In the sphere of opinion, the Internet is not free anymore: It is not free as in Beer, and not free as with thought. Most sites where you could go looking for information have been locked down, and most governments are watching what you are doing. All those little freedoms earned during the heady days of 1990s are receding on the fear of a terrorist takeover of the world. Besides, the Western communities, one that I live in now, are struggling to cope with migration, and wishing they had the Berlin Wall standing for a little while longer. It is a world where Google seems to be evil, Apple a dictator of tastes, and Facebook a creepy voyeur; the universities are again bastions of elitism and privilege; the media, increasingly dependent on sensationalism, has reached Armageddon moment, with its practices, such as hacking dead people's voicemails, under public scrutiny. The political masters are faring no better with their various scandals, fiddled expense reports in Britain to Mauritian bank accounts in India, and love in relationships with business houses. The bankers are having their tobacco moment, as The Economist dubbed the recent LIBOR scandal to be, with the usual excuses of banking as a creator of jobs lies in tatters, with the bankers, their inability to meet even the most basic responsibilities of civic life, stand exposed. Greed has finally gobbled up the world.
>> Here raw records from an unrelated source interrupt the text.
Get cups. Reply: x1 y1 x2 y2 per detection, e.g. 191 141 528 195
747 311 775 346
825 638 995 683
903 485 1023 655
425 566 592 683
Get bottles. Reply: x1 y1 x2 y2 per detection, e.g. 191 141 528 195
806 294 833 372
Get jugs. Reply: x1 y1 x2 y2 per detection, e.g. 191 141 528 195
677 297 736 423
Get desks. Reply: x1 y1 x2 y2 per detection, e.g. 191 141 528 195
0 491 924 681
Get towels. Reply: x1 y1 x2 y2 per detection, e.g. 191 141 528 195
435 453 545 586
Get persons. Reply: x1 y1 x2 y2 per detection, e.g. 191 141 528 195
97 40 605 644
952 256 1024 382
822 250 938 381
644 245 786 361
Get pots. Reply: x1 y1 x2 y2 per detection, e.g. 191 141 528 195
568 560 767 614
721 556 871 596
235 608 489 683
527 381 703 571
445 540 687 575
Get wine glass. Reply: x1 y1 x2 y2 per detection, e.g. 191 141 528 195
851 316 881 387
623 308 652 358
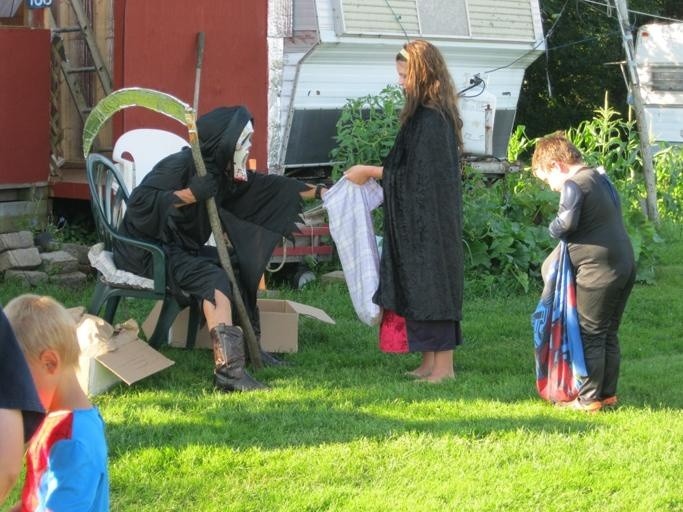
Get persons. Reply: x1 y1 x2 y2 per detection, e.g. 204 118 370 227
113 103 334 398
0 308 46 512
3 293 110 512
341 37 465 387
529 136 638 416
At this time, the Local makes a comeback. It is not just a nostalgia but a destination, everyone having left and reached a point of uprootedness. The global identity, which we all fell in love with, now appears too nebulous, almost a fraud. The global dreams of 1990s have come to just this - you are lent global money to buy global commodities, and in the spiral of debt, sacrifice your private lives and local identities. The global story, spun around the media, schools and all other nooks of our lives, manipulated us into a spiral of debt, consumption and loss of ability to live 'wisely, agreeably and well', as Keynes summed it up. We traded local for global, only to know our place in the big game and becoming bankrupt with everyone else. Those realizations suddenly found a place as the global machine came to a halt, its fundamental assumptions challenged and its proclaimed values of freedom and diversity in full retreat in the face of challenge to its power.
There is one other thing, knowing that the time of plenty is perhaps over. For all the promise of internet, the real food and real clothes and real work has become all local. The jobs that could be transported has been transported: It is not a good idea to be good (and therefore earn more) in a global job. The gardener, who can not be outsourced to China, had his life least disrupted: The office worker who employed him lost out. The transport costs are back to the pre-euphoria levels and rising, and suddenly it is not possible any more for mexican yarn to turn into clothing in Thailand and be back in California to be sold in shops in Calgary (I picked this up from Patagonia) at a reasonable cost. It is time of shortening the supply chain; Prahalad's r=g equation came a tad bit late.
The powers-that-be got the local, and it is time we get it too. It is time to start thinking, perhaps by giving up a few things we got too used to. In a world in danger, living on less may mean more. It may mean undoing a lot of things we did in the 90s: But the same thing may now mean thinking ahead, rather than back.